Но этот урок, дорогой ценой оплаченный, даром не прошёл. Мы поняли, что значит на рожон лезть. И к исходу второго дня уже при поддержке артиллерии мы всё-таки подобрались к деревне Рябиниха. Но на высоте Малиновской, в соснячке, укрывался немецкий дзот, преградивший путь пулемётным огнём. Тогда великий подвиг совершил боец Яков Николаевич Падерин. Он подполз к дзоту, закидал его гранатами и закрыл своим телом амбразуру, благодаря этому многие наши товарищи остались живы и фашисты были выбиты из Рябинихи.
Марина для себя отметила, что и Гольцов, и Силкин похожими словами описывают подвиг Якова Падерина, но совсем по-разному оценивают его значение.
– Были в местах деревня Фомищиха, деревня Рябинки, или Рябиниха, деревня Дворково. 29-ая и 39-ая армии были в окружении. Кружили в местах около Ржева в деревне Воробьи, или Воробьёво, то есть на Ржевской земле. 13 февраля Павел Семёнович Силкин был ранен. В Смоленской области воевал Лебедев Николай, земляк-песковчанин. Ещё воевал Плетнёв Пётр, который тоже вернулся после войны в Песковку. Всего кирсинцев и омутнинцев было 45 человек.

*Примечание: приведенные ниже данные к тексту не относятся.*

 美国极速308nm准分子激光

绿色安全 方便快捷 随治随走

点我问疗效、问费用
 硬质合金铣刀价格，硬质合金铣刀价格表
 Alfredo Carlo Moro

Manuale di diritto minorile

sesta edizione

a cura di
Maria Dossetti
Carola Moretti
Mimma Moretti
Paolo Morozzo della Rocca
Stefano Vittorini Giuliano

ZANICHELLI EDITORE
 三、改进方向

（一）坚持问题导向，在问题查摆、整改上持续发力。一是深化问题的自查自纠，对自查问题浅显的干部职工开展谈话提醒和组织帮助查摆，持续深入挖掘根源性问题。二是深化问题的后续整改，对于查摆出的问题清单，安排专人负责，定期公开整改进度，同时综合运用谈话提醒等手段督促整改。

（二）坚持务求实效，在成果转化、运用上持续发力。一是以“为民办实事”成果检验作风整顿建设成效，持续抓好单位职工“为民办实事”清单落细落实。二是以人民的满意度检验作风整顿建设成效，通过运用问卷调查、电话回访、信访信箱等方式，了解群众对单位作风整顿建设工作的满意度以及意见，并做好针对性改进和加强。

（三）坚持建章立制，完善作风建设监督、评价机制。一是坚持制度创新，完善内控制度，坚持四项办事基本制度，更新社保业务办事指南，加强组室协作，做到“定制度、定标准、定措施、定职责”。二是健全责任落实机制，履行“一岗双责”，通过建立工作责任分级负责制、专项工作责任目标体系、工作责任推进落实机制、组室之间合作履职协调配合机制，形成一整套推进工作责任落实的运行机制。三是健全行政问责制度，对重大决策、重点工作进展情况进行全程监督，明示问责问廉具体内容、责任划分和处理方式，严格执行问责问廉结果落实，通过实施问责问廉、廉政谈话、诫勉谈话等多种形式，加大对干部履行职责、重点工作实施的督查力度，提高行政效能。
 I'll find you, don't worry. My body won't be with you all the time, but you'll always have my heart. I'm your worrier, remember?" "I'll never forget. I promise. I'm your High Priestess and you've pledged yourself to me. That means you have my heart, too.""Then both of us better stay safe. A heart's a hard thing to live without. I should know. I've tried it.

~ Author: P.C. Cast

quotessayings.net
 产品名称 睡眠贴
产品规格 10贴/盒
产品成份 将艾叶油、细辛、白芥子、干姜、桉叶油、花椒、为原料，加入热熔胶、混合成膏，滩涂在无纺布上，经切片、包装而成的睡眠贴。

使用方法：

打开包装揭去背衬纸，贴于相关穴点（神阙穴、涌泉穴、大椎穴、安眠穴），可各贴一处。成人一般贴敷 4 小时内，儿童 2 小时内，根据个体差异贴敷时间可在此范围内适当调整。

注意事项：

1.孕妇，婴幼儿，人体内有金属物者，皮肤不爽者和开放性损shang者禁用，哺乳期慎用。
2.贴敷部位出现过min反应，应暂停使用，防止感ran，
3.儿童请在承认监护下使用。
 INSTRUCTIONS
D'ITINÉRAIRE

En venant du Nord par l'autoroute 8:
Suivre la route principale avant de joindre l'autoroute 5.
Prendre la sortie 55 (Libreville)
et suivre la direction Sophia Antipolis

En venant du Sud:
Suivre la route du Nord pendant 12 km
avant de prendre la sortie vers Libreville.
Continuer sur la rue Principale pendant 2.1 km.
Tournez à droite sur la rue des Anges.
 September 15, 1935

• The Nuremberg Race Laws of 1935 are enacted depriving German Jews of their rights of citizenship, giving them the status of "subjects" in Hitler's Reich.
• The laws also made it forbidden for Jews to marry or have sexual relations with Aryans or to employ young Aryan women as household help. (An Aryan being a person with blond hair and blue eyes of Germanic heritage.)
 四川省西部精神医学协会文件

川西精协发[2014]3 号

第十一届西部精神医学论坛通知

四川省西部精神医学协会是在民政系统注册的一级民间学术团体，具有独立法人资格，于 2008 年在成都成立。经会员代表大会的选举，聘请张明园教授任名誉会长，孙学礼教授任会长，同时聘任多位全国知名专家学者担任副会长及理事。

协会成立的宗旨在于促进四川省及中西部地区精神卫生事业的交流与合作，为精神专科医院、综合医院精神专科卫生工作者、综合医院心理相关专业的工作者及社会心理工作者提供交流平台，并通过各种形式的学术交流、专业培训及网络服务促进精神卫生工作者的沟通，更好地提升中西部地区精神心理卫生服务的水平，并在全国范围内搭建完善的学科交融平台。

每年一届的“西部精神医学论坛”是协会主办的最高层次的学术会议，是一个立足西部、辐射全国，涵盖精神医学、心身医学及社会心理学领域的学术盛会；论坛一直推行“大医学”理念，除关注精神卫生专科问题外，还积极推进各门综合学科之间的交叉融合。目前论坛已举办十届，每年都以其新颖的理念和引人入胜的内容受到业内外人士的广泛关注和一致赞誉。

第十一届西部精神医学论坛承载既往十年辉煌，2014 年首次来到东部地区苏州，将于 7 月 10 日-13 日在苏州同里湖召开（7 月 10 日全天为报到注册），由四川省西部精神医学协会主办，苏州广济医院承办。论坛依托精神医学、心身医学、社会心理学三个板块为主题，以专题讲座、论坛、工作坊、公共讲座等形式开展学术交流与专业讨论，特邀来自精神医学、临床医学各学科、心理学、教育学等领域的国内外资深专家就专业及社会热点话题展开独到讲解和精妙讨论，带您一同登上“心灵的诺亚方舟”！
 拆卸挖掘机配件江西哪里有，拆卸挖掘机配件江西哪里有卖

Были ещё в местах у деревни Субботино, у деревни Высокое, у деревни Сычёвка (около Калининской области). Остались в живых такие песковчане, как Смехов, Лебедев, Кусков.
В июне сорок второго мы снова попали в окружение, но теперь не смогли прорваться к своим, все пути были отрезаны, и после ночного ожесточённого боя почти вся дивизия полегла. На рассвете бой прекратился. Тихо стало. Странно было: за эти дни отвык я от тишины. А потом пошли немцы, и стоны послышались повсюду: то там, то здесь с одиночными выстрелами. Это фашисты раненых добивали. А тех, кто был ранен нетяжело, уводили в плен. Вот и я оказался среди таких, нетяжело раненных. Повезло, можно сказать. И оказался я в плену, как и все выжившие. И только в 1952 году вернулся домой. Затянулась война для меня.
Марине нравился точный и ёмкий рассказ Павла Семёновича, про себя она поблагодарила Силкина за совет обратиться именно к Гольцову. Информации в тетрадке прибавилось значительно, и уже можно было проследить боевой путь 355-ой стрелковой дивизии, составить ясное представление о том, в каких тяжёлых условиях сражались сослуживцы Москвина и он сам, но оставалось совершенно не ясным, где же искать Василия Денисовича, погиб ли он, был ли ранен, попал ли в плен.
Было известно, что многие из бойцов 355-ой стрелковой дивизии в июне 1942 года попали в плен и были вывезены в Ростов, где почти все и погибли, но также было известно, что некоторые были угнаны в Германию, Италию и Францию, где и пробыли на протяжении десятилетия.